**Objective A:** In the flight-training story, list in order each action the writer takes after touching down at Deer Valley airport.
**Objective B:** Substitute "Piper Cherokee" for "Grumman Cheetah" in the flight-training story and write that part out again, beginning at the words that have "Why? Minor detail: I" and stopping after "that lesson later.".

───── Document excerpt ─────

Apologies, but they are currently only available in the U.S!
 
 
And now . . .
It’s Blogging in Formation Week!
Posts all week beginning Sunday, September 29!
This month’s Theme
My Best Instructional Moments
 
_______________
“I nearly wet my pants.”
_______________
“Brrrrrrrrooowwww”went the sound of my engine winding down.
I nearly wet my pants.
Why? Minor detail: I was still 10 miles from the airport, at an altitude of 3,500′ in a single engine Grumman Cheetah.
I was a 20-something flight student working on a college degree and a CPL (commercial pilot’s License.) My college, Cochise, had a runway right on campus. A “poor man’s Embry Riddle,” I liked to call it.
 
Located smack in the heart of nowhere and six miles north of the Arizona/Mexico border, the campus offered wide open, clear blue skies for us fledgelings to spread our wings. While the Sonoran desert below offered relatively flat terrain,  none of us newly-hatched chicks wanted to brave the cactus-strewn, rattlesnake- and scorpion-infested wastelands in a 4-seat accidental glider.

 
And yet, There I Wuz . . .
 

But more on that lesson later.

Speaking of nearly wetting my pants . . .

On one of my most memorable cross country flights at the same college, I found myself an hour away from my destination—Deer Valley Airport, in the northwest Phoenix Valley—when I had to go pee.

Really, really bad.

Checking the fuel supply, I firewalled the throttle. The engine screamed. The airspeed indicator leapt from 115 kts to . . . 116. I asked Albuquerque Center for a direct routing to destination. No such luck. I seriously considered diverting to an emergency alternate. But try explaining that to the dean.

_______________
“My bladder’s overpressure relief valve was so far past its design limit, 
I was near panic.”
______________
Inch by maddening inch, I inched toward my destination. After an eternity, the Phoenix Valley loomed into sight. Deer Valley lay on the opposite side of the metro area—another 10 minutes to cross. 
 
Having received my PPL (Private Pilot License) training in the Valley of the Sun, I was more than familiar with the old landmarks. However, my bladder’s overpressure relief valve was so far past its design limit, I was near panic. As I frantically scanned the city, nothing looked familiar. Fortunately, Phoenix ATC vectored me straight to Deer Valley airport, where, after several bladder-jarring bounces, I touched down. I fast-taxiied to the parking area, set the brake, killed the ignition and eased out of the cockpit. No “hopping out” for me; any fast movements, and my jeans would be a darker shade of blue.
 
I waddled to the bathroom, doing my best to look nonchalant.

───── Material provided ─────

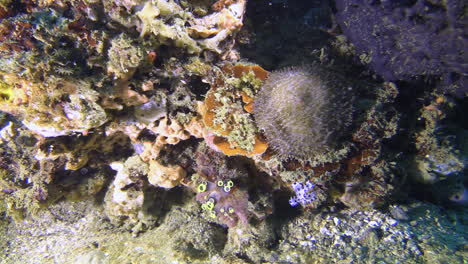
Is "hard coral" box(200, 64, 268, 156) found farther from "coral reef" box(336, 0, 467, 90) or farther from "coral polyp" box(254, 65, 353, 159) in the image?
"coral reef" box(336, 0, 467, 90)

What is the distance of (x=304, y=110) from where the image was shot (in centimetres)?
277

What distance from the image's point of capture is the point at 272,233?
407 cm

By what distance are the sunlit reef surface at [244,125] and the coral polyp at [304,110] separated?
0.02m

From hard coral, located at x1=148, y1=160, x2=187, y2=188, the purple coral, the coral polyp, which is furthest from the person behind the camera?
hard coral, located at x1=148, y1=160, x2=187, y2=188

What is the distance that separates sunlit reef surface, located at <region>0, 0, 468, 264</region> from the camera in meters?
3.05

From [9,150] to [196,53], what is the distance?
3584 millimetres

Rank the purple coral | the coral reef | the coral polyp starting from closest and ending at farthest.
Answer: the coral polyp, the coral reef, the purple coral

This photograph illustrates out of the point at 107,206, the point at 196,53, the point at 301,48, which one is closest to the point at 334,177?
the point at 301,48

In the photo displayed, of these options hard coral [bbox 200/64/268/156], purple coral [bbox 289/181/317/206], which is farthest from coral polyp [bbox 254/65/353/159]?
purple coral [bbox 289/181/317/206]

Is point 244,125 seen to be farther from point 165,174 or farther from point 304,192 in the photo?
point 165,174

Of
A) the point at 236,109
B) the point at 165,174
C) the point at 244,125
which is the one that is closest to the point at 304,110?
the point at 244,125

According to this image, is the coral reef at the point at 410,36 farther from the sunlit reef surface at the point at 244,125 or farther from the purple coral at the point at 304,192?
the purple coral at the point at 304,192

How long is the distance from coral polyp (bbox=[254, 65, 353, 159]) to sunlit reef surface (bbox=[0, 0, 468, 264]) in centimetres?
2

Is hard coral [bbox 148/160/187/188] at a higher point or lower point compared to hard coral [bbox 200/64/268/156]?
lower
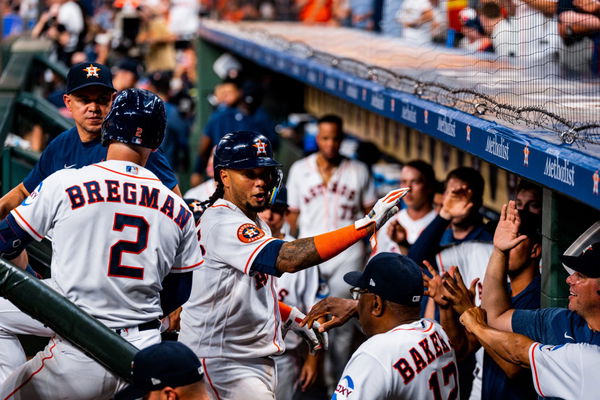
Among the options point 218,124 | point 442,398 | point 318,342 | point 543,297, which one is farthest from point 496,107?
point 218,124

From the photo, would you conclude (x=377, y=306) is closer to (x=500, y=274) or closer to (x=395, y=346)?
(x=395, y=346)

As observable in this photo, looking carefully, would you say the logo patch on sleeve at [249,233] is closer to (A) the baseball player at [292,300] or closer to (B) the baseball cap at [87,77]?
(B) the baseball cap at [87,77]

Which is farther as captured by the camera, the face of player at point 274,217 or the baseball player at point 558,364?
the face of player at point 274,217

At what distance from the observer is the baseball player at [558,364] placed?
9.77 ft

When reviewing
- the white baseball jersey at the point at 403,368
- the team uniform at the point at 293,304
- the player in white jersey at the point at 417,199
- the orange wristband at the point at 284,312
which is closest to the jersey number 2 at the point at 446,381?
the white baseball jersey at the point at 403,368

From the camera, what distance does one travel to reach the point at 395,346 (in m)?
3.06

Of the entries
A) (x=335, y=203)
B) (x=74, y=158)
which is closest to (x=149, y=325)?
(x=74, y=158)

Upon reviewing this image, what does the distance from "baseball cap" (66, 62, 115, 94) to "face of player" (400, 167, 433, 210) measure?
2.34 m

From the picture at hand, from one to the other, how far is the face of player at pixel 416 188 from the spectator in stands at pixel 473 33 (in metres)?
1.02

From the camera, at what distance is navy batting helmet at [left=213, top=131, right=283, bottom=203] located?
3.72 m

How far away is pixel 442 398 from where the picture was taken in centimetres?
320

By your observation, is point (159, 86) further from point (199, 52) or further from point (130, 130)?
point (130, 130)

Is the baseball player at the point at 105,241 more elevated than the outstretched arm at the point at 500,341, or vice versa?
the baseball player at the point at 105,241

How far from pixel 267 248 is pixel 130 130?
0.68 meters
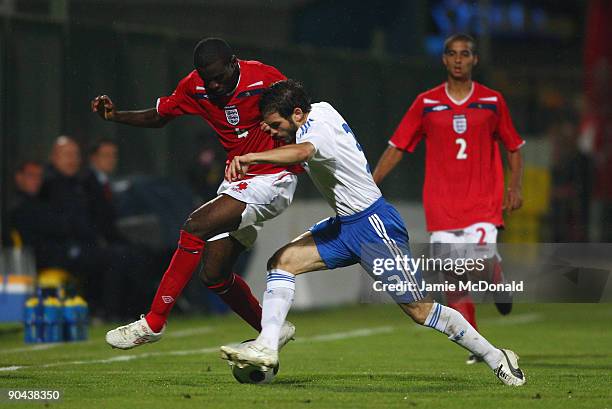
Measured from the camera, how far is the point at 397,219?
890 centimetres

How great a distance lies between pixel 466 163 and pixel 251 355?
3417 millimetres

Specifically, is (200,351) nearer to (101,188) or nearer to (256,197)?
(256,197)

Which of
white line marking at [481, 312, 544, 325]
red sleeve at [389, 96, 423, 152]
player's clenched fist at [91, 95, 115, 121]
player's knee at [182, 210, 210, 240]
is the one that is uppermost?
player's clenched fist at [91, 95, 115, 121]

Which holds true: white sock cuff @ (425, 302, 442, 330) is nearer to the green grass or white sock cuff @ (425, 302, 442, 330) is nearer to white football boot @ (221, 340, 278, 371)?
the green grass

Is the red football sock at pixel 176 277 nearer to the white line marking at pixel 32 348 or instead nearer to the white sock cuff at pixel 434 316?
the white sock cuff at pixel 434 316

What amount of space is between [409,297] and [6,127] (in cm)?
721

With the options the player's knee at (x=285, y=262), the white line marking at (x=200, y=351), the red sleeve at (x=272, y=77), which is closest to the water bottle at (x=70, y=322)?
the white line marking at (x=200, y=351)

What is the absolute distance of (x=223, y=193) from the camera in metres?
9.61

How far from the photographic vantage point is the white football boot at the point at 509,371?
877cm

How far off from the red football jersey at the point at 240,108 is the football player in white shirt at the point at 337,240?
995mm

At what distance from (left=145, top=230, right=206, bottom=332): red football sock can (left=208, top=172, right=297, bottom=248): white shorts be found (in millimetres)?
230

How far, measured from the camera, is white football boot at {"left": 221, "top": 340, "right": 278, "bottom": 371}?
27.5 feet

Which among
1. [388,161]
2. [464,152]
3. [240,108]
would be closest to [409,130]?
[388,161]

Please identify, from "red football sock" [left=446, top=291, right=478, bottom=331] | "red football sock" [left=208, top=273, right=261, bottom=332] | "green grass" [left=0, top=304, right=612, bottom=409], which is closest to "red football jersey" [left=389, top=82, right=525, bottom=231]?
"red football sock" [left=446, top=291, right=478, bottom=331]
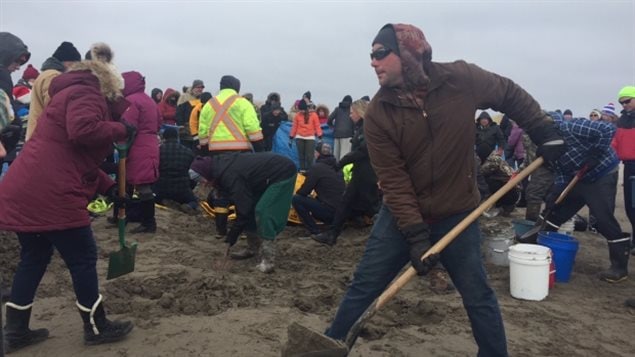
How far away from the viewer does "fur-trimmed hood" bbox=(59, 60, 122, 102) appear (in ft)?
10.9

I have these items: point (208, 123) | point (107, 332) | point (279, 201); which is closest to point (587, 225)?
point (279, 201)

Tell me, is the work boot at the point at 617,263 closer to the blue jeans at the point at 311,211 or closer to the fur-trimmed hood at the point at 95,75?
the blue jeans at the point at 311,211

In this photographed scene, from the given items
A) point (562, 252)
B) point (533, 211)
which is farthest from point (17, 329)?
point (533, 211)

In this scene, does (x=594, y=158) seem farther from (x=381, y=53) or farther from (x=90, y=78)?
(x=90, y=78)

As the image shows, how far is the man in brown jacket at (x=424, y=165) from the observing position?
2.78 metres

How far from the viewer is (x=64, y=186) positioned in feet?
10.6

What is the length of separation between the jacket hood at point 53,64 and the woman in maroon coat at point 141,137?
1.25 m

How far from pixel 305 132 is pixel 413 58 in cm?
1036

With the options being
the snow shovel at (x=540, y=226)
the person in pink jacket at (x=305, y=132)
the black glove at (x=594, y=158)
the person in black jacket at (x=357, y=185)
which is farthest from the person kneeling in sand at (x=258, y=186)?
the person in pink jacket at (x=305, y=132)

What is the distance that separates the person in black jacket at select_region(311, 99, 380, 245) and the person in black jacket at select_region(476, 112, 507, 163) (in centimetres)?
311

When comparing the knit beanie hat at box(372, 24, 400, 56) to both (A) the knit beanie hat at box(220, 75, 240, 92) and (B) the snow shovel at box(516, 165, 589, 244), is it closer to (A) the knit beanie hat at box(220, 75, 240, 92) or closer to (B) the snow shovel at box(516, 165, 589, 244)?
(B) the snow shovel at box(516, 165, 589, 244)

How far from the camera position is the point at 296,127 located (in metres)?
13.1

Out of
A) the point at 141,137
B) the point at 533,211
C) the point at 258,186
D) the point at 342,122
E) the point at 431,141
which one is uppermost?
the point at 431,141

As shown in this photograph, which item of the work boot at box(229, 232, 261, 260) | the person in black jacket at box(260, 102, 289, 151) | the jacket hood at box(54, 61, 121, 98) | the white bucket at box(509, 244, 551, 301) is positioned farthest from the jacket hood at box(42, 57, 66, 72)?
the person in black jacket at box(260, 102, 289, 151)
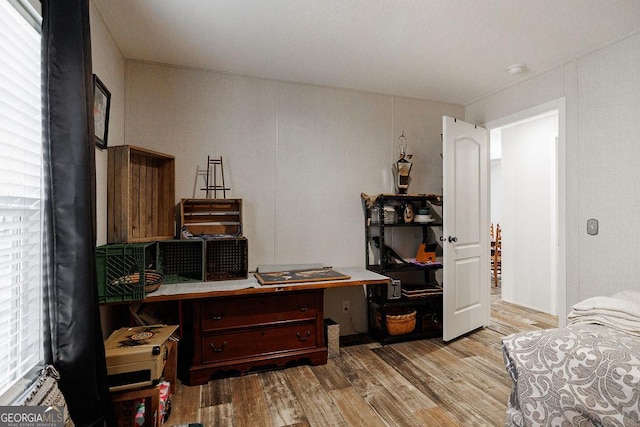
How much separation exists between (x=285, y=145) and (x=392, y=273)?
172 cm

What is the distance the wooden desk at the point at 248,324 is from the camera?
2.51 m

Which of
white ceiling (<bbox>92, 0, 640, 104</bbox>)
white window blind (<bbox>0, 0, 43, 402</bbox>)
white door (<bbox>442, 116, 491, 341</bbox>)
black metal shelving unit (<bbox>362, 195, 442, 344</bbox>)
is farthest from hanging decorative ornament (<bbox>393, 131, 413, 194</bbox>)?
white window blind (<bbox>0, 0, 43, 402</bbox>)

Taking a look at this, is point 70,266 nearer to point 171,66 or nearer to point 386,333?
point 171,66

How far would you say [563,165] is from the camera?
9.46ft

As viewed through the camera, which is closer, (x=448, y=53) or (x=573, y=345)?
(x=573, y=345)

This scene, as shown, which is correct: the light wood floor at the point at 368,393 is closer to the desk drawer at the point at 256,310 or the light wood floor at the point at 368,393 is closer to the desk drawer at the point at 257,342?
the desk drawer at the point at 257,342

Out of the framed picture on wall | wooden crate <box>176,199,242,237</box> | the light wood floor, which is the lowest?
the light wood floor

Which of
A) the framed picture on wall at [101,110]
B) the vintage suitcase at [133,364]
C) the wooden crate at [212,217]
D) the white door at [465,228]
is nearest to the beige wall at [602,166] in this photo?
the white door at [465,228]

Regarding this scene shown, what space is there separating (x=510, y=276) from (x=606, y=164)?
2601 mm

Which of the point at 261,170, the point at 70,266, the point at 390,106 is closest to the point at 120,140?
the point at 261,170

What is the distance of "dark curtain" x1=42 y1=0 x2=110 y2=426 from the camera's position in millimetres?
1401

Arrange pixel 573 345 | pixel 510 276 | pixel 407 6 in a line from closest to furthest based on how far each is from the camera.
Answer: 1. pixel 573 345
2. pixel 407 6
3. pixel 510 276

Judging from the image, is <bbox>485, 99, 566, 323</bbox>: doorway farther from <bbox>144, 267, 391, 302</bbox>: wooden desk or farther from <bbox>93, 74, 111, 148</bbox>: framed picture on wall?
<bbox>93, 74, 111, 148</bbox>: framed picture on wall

─────

**Full answer A:**
1. Taxied fast to the parking area
2. Set the brake
3. Killed the ignition
4. Eased out of the cockpit
5. Waddled to the bathroom

**Full answer B:**
Why? Minor detail: I was still 10 miles from the airport, at an altitude of 3,500′ in a single engine Piper Cherokee.
I was a 20-something flight student working on a college degree and a CPL (commercial pilot’s License.) My college, Cochise, had a runway right on campus. A “poor man’s Embry Riddle,” I liked to call it.
 
Located smack in the heart of nowhere and six miles north of the Arizona/Mexico border, the campus offered wide open, clear blue skies for us fledgelings to spread our wings. While the Sonoran desert below offered relatively flat terrain,  none of us newly-hatched chicks wanted to brave the cactus-strewn, rattlesnake- and scorpion-infested wastelands in a 4-seat accidental glider.

 
And yet, There I Wuz . . .
 

But more on that lesson later.